Job –
Carry over everything from the start of the items down to the line containing "3.46 meters", wording included, but add 118 to every distance given in the answers. Leave the pictures out.

· · · · ·

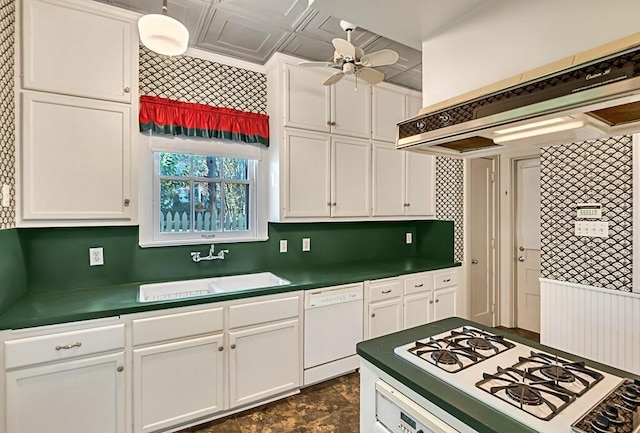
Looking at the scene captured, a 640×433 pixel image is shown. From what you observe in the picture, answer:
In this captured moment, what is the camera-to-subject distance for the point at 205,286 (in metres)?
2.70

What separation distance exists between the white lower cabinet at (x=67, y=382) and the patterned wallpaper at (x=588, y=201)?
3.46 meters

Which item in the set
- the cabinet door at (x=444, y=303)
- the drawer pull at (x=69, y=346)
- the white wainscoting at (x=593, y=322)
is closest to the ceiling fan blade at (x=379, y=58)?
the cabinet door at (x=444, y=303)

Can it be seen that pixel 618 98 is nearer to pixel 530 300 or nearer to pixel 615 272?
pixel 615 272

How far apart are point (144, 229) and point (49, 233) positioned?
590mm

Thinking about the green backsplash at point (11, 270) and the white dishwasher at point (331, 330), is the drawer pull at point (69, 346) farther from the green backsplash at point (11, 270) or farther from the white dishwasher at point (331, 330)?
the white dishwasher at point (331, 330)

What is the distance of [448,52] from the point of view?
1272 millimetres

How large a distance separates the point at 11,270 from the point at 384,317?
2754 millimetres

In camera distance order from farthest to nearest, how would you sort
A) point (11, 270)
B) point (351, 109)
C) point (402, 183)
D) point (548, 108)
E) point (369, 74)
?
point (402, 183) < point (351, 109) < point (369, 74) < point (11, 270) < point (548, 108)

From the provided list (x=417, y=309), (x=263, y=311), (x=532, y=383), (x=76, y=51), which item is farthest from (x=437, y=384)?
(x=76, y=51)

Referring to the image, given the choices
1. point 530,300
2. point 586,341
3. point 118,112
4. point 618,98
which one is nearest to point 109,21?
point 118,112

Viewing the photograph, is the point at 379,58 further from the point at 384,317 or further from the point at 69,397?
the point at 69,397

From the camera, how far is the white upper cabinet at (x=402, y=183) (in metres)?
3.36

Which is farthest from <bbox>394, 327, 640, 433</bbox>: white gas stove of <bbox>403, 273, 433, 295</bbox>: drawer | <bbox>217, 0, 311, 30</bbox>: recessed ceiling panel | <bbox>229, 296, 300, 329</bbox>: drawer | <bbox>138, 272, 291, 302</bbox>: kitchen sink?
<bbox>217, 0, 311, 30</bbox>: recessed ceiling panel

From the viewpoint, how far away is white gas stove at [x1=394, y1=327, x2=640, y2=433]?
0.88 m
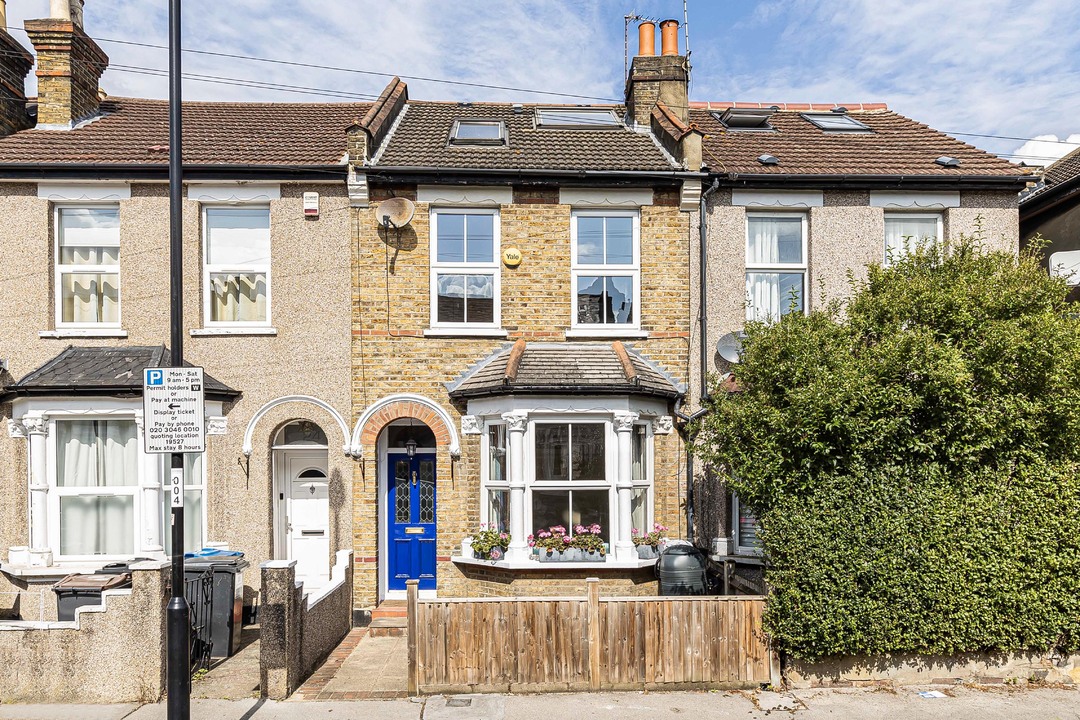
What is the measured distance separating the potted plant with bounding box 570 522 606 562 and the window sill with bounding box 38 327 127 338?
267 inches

· · · · ·

Task result –
Looking at the scene captured, a 640×433 pixel image is shown. From what you observe in the picture, answer:
In this captured moment, what is the camera-to-subject distance for the point at 205,286 (in metres)?
120.70

What separation distance exists between the white lower cabinet at (x=67, y=382) and the patterned wallpaper at (x=588, y=201)?
121.46 meters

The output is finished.